*** Extracted records Section Begins ***

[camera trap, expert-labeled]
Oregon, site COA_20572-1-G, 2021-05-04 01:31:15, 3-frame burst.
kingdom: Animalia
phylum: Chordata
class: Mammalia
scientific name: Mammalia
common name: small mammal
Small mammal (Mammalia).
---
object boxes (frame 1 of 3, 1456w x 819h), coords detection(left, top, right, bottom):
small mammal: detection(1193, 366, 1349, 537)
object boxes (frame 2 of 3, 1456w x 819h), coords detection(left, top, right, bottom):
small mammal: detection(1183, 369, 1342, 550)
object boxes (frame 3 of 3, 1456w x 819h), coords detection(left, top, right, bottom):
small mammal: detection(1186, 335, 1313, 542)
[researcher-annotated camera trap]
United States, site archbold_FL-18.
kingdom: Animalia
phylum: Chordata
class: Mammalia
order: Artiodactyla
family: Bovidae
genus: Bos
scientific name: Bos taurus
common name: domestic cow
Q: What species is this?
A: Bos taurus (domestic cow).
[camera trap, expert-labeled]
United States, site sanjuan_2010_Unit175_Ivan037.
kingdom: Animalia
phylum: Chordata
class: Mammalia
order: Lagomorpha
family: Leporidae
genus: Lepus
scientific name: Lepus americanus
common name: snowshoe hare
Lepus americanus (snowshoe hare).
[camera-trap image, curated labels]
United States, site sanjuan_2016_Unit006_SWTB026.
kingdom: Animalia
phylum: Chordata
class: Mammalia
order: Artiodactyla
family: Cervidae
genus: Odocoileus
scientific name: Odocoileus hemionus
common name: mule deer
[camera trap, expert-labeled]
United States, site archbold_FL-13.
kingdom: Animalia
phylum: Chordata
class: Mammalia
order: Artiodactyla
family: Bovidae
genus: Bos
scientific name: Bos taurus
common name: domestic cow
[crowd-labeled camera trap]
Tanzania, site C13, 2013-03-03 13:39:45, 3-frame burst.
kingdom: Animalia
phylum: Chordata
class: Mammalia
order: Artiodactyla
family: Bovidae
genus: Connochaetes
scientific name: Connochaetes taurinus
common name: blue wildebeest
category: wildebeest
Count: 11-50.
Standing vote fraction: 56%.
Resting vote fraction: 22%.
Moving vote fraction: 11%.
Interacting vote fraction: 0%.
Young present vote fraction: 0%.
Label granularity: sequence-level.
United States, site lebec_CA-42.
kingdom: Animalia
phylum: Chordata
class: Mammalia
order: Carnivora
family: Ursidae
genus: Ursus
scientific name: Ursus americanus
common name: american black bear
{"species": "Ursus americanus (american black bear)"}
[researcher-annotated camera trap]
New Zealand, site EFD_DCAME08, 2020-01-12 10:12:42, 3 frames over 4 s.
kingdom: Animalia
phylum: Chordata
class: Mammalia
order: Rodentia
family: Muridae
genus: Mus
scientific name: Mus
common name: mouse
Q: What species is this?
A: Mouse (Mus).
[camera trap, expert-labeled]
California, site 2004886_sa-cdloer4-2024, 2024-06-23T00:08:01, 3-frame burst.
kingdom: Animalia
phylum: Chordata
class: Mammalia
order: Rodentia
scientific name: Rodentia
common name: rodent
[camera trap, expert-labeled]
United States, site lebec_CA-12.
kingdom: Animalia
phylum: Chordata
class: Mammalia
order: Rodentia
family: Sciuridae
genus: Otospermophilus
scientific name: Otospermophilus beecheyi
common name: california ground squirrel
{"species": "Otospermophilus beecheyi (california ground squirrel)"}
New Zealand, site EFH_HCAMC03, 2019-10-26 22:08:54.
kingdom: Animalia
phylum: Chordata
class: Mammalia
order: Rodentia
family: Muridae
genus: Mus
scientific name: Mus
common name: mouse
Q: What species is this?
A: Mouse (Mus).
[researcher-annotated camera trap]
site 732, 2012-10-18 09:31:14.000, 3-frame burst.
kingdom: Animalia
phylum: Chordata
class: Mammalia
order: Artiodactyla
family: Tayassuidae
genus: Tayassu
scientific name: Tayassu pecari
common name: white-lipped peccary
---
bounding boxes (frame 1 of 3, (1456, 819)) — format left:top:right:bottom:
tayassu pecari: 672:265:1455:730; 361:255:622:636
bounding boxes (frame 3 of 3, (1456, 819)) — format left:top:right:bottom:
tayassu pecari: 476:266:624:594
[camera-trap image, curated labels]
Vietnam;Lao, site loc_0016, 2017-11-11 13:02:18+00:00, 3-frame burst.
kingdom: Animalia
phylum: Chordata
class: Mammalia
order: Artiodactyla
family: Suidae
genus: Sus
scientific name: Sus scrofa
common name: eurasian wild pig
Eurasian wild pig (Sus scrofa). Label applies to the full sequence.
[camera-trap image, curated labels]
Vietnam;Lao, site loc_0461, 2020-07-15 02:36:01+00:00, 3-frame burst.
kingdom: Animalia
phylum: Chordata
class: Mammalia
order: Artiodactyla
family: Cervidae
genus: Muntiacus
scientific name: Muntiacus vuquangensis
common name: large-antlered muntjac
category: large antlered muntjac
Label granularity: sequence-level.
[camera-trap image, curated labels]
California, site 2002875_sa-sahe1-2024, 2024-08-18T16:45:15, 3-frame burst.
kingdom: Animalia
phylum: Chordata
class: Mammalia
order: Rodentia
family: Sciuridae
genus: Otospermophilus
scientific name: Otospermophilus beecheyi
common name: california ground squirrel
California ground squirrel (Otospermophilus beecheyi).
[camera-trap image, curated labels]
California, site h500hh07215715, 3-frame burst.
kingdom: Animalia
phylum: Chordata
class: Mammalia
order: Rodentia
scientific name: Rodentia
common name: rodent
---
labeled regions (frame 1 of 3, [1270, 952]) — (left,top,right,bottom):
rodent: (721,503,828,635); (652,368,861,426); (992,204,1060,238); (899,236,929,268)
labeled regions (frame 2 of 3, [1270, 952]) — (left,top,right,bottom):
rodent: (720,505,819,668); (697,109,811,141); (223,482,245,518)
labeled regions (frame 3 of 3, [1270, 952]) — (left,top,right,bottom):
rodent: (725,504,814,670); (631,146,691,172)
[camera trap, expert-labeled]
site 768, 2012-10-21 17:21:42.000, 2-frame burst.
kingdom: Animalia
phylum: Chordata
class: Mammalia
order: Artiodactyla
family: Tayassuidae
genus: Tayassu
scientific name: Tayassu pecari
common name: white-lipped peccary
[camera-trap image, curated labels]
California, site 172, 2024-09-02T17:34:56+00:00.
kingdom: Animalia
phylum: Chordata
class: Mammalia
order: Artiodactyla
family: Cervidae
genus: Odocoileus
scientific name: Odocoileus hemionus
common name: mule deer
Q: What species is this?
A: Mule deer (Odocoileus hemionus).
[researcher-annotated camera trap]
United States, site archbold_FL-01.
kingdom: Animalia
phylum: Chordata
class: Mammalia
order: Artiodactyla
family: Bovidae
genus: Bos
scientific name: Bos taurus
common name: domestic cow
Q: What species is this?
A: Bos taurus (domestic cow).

*** Extracted records Section Ends ***

Every record, from the first to the last, should be transcribed exactly.

[camera trap, expert-labeled]
Oregon, site COA_20572-1-G, 2021-05-04 01:31:15, 3-frame burst.
kingdom: Animalia
phylum: Chordata
class: Mammalia
scientific name: Mammalia
common name: small mammal
Small mammal (Mammalia).
---
object boxes (frame 1 of 3, 1456w x 819h), coords detection(left, top, right, bottom):
small mammal: detection(1193, 366, 1349, 537)
object boxes (frame 2 of 3, 1456w x 819h), coords detection(left, top, right, bottom):
small mammal: detection(1183, 369, 1342, 550)
object boxes (frame 3 of 3, 1456w x 819h), coords detection(left, top, right, bottom):
small mammal: detection(1186, 335, 1313, 542)
[researcher-annotated camera trap]
United States, site archbold_FL-18.
kingdom: Animalia
phylum: Chordata
class: Mammalia
order: Artiodactyla
family: Bovidae
genus: Bos
scientific name: Bos taurus
common name: domestic cow
Q: What species is this?
A: Bos taurus (domestic cow).
[camera trap, expert-labeled]
United States, site sanjuan_2010_Unit175_Ivan037.
kingdom: Animalia
phylum: Chordata
class: Mammalia
order: Lagomorpha
family: Leporidae
genus: Lepus
scientific name: Lepus americanus
common name: snowshoe hare
Lepus americanus (snowshoe hare).
[camera-trap image, curated labels]
United States, site sanjuan_2016_Unit006_SWTB026.
kingdom: Animalia
phylum: Chordata
class: Mammalia
order: Artiodactyla
family: Cervidae
genus: Odocoileus
scientific name: Odocoileus hemionus
common name: mule deer
[camera trap, expert-labeled]
United States, site archbold_FL-13.
kingdom: Animalia
phylum: Chordata
class: Mammalia
order: Artiodactyla
family: Bovidae
genus: Bos
scientific name: Bos taurus
common name: domestic cow
[crowd-labeled camera trap]
Tanzania, site C13, 2013-03-03 13:39:45, 3-frame burst.
kingdom: Animalia
phylum: Chordata
class: Mammalia
order: Artiodactyla
family: Bovidae
genus: Connochaetes
scientific name: Connochaetes taurinus
common name: blue wildebeest
category: wildebeest
Count: 11-50.
Standing vote fraction: 56%.
Resting vote fraction: 22%.
Moving vote fraction: 11%.
Interacting vote fraction: 0%.
Young present vote fraction: 0%.
Label granularity: sequence-level.
United States, site lebec_CA-42.
kingdom: Animalia
phylum: Chordata
class: Mammalia
order: Carnivora
family: Ursidae
genus: Ursus
scientific name: Ursus americanus
common name: american black bear
{"species": "Ursus americanus (american black bear)"}
[researcher-annotated camera trap]
New Zealand, site EFD_DCAME08, 2020-01-12 10:12:42, 3 frames over 4 s.
kingdom: Animalia
phylum: Chordata
class: Mammalia
order: Rodentia
family: Muridae
genus: Mus
scientific name: Mus
common name: mouse
Q: What species is this?
A: Mouse (Mus).
[camera trap, expert-labeled]
California, site 2004886_sa-cdloer4-2024, 2024-06-23T00:08:01, 3-frame burst.
kingdom: Animalia
phylum: Chordata
class: Mammalia
order: Rodentia
scientific name: Rodentia
common name: rodent
[camera trap, expert-labeled]
United States, site lebec_CA-12.
kingdom: Animalia
phylum: Chordata
class: Mammalia
order: Rodentia
family: Sciuridae
genus: Otospermophilus
scientific name: Otospermophilus beecheyi
common name: california ground squirrel
{"species": "Otospermophilus beecheyi (california ground squirrel)"}
New Zealand, site EFH_HCAMC03, 2019-10-26 22:08:54.
kingdom: Animalia
phylum: Chordata
class: Mammalia
order: Rodentia
family: Muridae
genus: Mus
scientific name: Mus
common name: mouse
Q: What species is this?
A: Mouse (Mus).
[researcher-annotated camera trap]
site 732, 2012-10-18 09:31:14.000, 3-frame burst.
kingdom: Animalia
phylum: Chordata
class: Mammalia
order: Artiodactyla
family: Tayassuidae
genus: Tayassu
scientific name: Tayassu pecari
common name: white-lipped peccary
---
bounding boxes (frame 1 of 3, (1456, 819)) — format left:top:right:bottom:
tayassu pecari: 672:265:1455:730; 361:255:622:636
bounding boxes (frame 3 of 3, (1456, 819)) — format left:top:right:bottom:
tayassu pecari: 476:266:624:594
[camera-trap image, curated labels]
Vietnam;Lao, site loc_0016, 2017-11-11 13:02:18+00:00, 3-frame burst.
kingdom: Animalia
phylum: Chordata
class: Mammalia
order: Artiodactyla
family: Suidae
genus: Sus
scientific name: Sus scrofa
common name: eurasian wild pig
Eurasian wild pig (Sus scrofa). Label applies to the full sequence.
[camera-trap image, curated labels]
Vietnam;Lao, site loc_0461, 2020-07-15 02:36:01+00:00, 3-frame burst.
kingdom: Animalia
phylum: Chordata
class: Mammalia
order: Artiodactyla
family: Cervidae
genus: Muntiacus
scientific name: Muntiacus vuquangensis
common name: large-antlered muntjac
category: large antlered muntjac
Label granularity: sequence-level.
[camera-trap image, curated labels]
California, site 2002875_sa-sahe1-2024, 2024-08-18T16:45:15, 3-frame burst.
kingdom: Animalia
phylum: Chordata
class: Mammalia
order: Rodentia
family: Sciuridae
genus: Otospermophilus
scientific name: Otospermophilus beecheyi
common name: california ground squirrel
California ground squirrel (Otospermophilus beecheyi).
[camera-trap image, curated labels]
California, site h500hh07215715, 3-frame burst.
kingdom: Animalia
phylum: Chordata
class: Mammalia
order: Rodentia
scientific name: Rodentia
common name: rodent
---
labeled regions (frame 1 of 3, [1270, 952]) — (left,top,right,bottom):
rodent: (721,503,828,635); (652,368,861,426); (992,204,1060,238); (899,236,929,268)
labeled regions (frame 2 of 3, [1270, 952]) — (left,top,right,bottom):
rodent: (720,505,819,668); (697,109,811,141); (223,482,245,518)
labeled regions (frame 3 of 3, [1270, 952]) — (left,top,right,bottom):
rodent: (725,504,814,670); (631,146,691,172)
[camera trap, expert-labeled]
site 768, 2012-10-21 17:21:42.000, 2-frame burst.
kingdom: Animalia
phylum: Chordata
class: Mammalia
order: Artiodactyla
family: Tayassuidae
genus: Tayassu
scientific name: Tayassu pecari
common name: white-lipped peccary
[camera-trap image, curated labels]
California, site 172, 2024-09-02T17:34:56+00:00.
kingdom: Animalia
phylum: Chordata
class: Mammalia
order: Artiodactyla
family: Cervidae
genus: Odocoileus
scientific name: Odocoileus hemionus
common name: mule deer
Q: What species is this?
A: Mule deer (Odocoileus hemionus).
[researcher-annotated camera trap]
United States, site archbold_FL-01.
kingdom: Animalia
phylum: Chordata
class: Mammalia
order: Artiodactyla
family: Bovidae
genus: Bos
scientific name: Bos taurus
common name: domestic cow
Q: What species is this?
A: Bos taurus (domestic cow).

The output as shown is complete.